テクノロジーライフサイクルが起業家を導く、4つの誤った結論とは

1、当然のごとく、この曲線は起業家にメインストリーム市場での栄光を夢見させる。企業立ち上げの初期段階においては、そんな夢は忘れるに越したことはない。永遠にではないが現時点では。悲しいことだが、初期の顧客開拓の最初の部分を正しく進められなければ、メインストリームにたどり着くことはない。事業継続できないからだ。

2、曲線のせいでテクノロジーマニアがテクノロジーライフサイクルの一部だと考えてしまう。この曲線においては、彼らは単なる初期の顧客層のように見えるが、実際にそうではない。テクノロジーマニアは営業パズルの1ピースとして、「本物の」お金を払ってくれる初期顧客層と、繰り返し可能な営業プロセスを見つけるために存在する。あなたはこういった人たちと関わり、彼らが営業ロードマップに与える影響を理解する必要があるが、彼らが物を買うことはほとんど無い。

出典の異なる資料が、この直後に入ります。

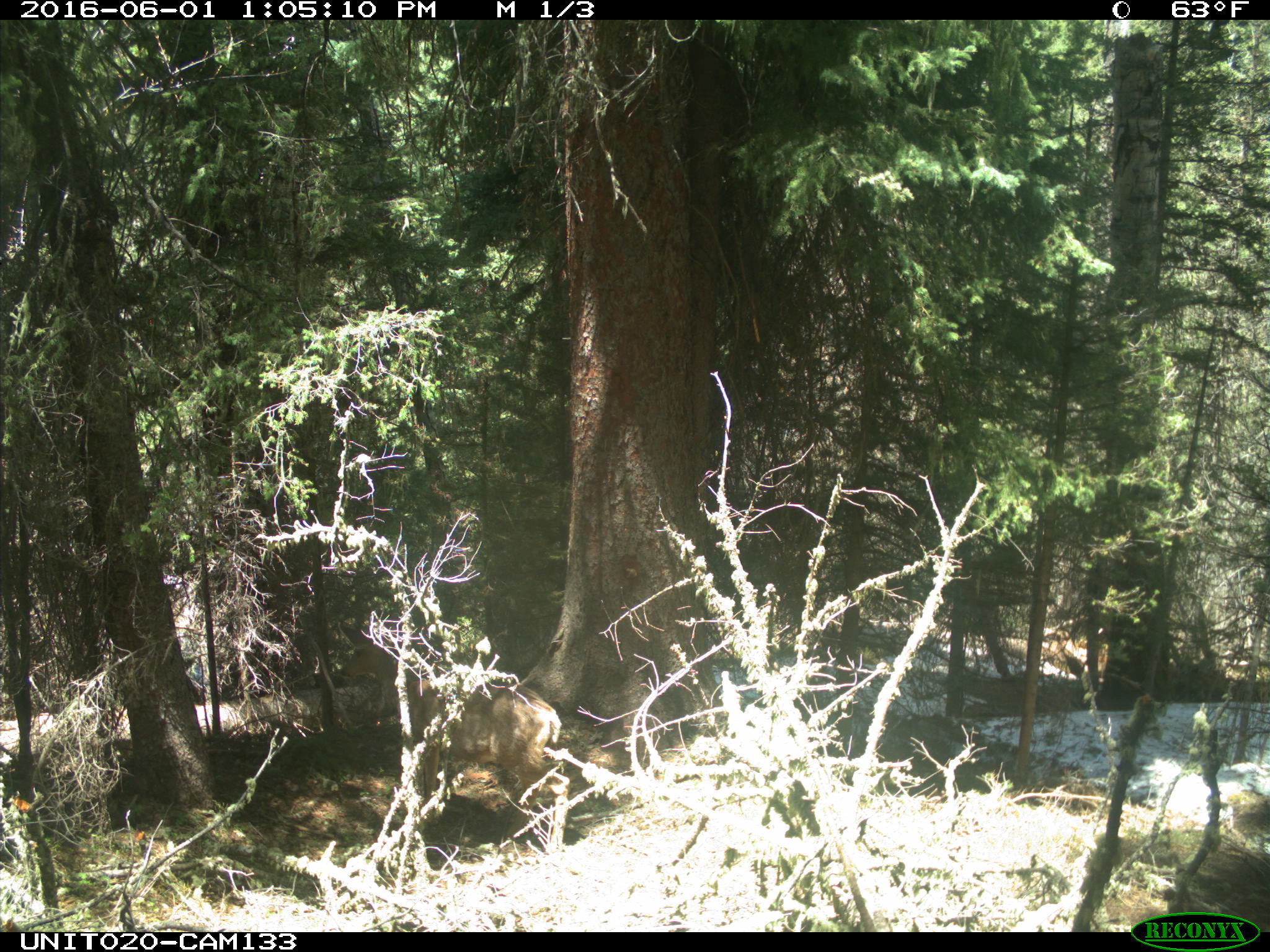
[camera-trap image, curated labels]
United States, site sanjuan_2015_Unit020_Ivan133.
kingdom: Animalia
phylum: Chordata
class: Mammalia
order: Artiodactyla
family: Cervidae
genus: Odocoileus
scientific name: Odocoileus hemionus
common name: mule deer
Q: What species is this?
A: Odocoileus hemionus (mule deer).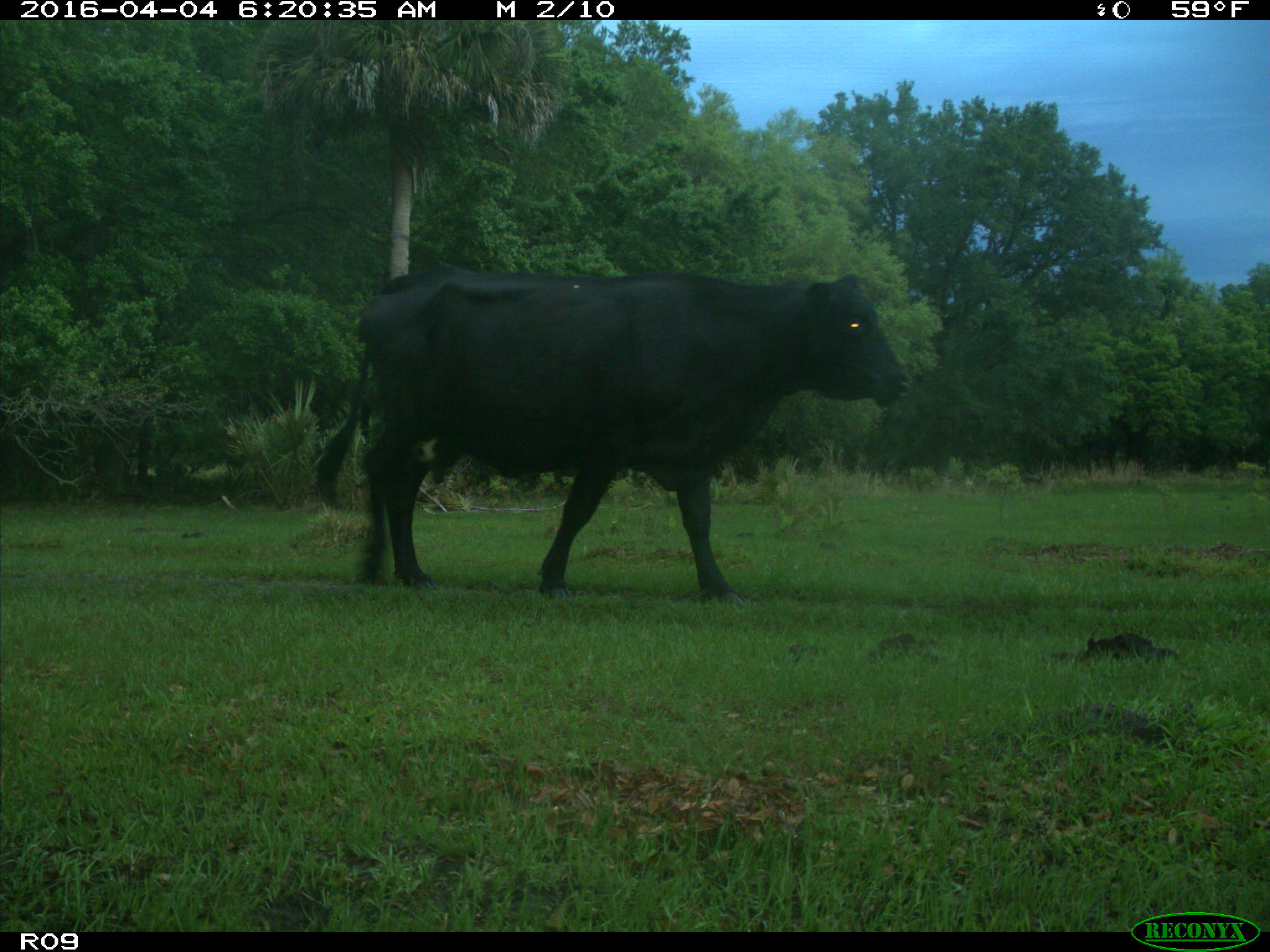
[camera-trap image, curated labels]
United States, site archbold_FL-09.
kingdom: Animalia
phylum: Chordata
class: Mammalia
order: Artiodactyla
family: Bovidae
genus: Bos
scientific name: Bos taurus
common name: domestic cow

3、スタートアップの顧客基盤がスムーズで継続的な成長曲線を描いて成長する概念は、顧客が製品を受け入れるかどうかは単に営業遂行上の問題だとする魅力的で危険な考え方につながる。たとえキャズムの概念が、初期市場の顧客とメイン市場の顧客は異なるという観察結果とともにテクノロジーライフサイクルに加えられたとしても、テクノロジーライフサイクルのような曲線になるのは起業家の夢とビジネススクールのケーススタディの中でだけだ。後述するように、あるタイプの顧客から別のタイプへの移行は運が良くても不連続な階段関数的なものになる(そして、市場タイプに依存する)。

4、テクノロジーライフサイクルについて書かれた本では「実行と普及」を強調している。それ自体は全く問題ない。スタートアップの初期段階で「実行」に集中すると、あなたは事業継続できなくなる。そうではなく、自分が何をすれば良いかわかる地点まで会社を持っていくためには「学習と発見」のプロセスが必要である。

従って、スタートアップの第一ステップとして適切なのは、キャズムを超える方法を夢見ることではなく、会社の設立から事業拡大するまでの間は『学習』と『発見』のプロセスに集中することだ。試行錯誤、採用と解雇を通じて成功したスタートアップは、製品開発に並行するプロセス、すなわち私が「顧客開発」と呼ぶ顧客及び市場に軸足を置いたプロセスを見出した。